> [THE DATA]:
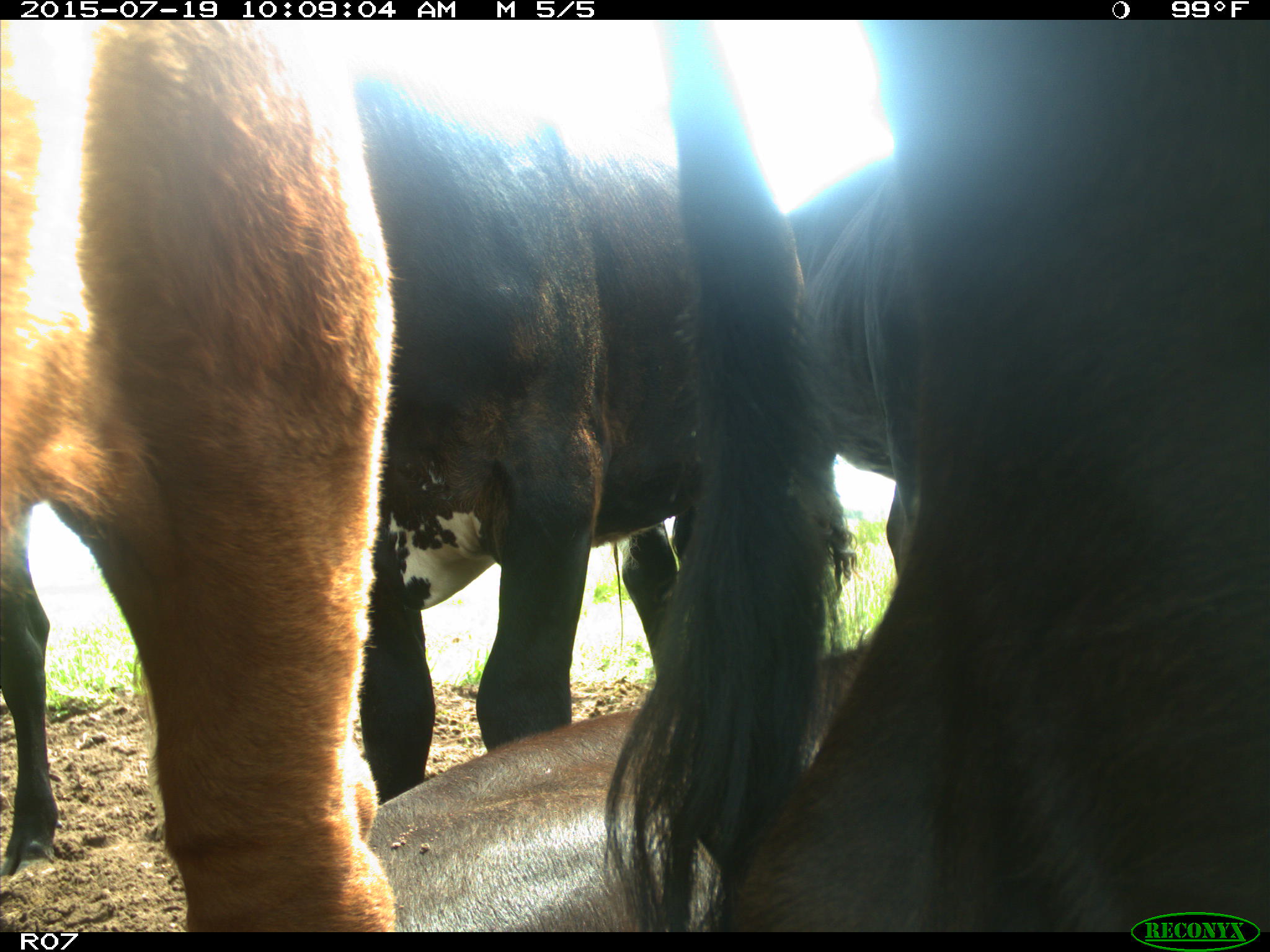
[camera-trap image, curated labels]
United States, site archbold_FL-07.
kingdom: Animalia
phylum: Chordata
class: Mammalia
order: Artiodactyla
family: Bovidae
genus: Bos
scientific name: Bos taurus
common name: domestic cow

> [TASK BRIEF]: Give back the whole of the material exactly, with the pictures removed.

> [ANSWER BELOW]:
[camera-trap image, curated labels]
United States, site archbold_FL-07.
kingdom: Animalia
phylum: Chordata
class: Mammalia
order: Artiodactyla
family: Bovidae
genus: Bos
scientific name: Bos taurus
common name: domestic cow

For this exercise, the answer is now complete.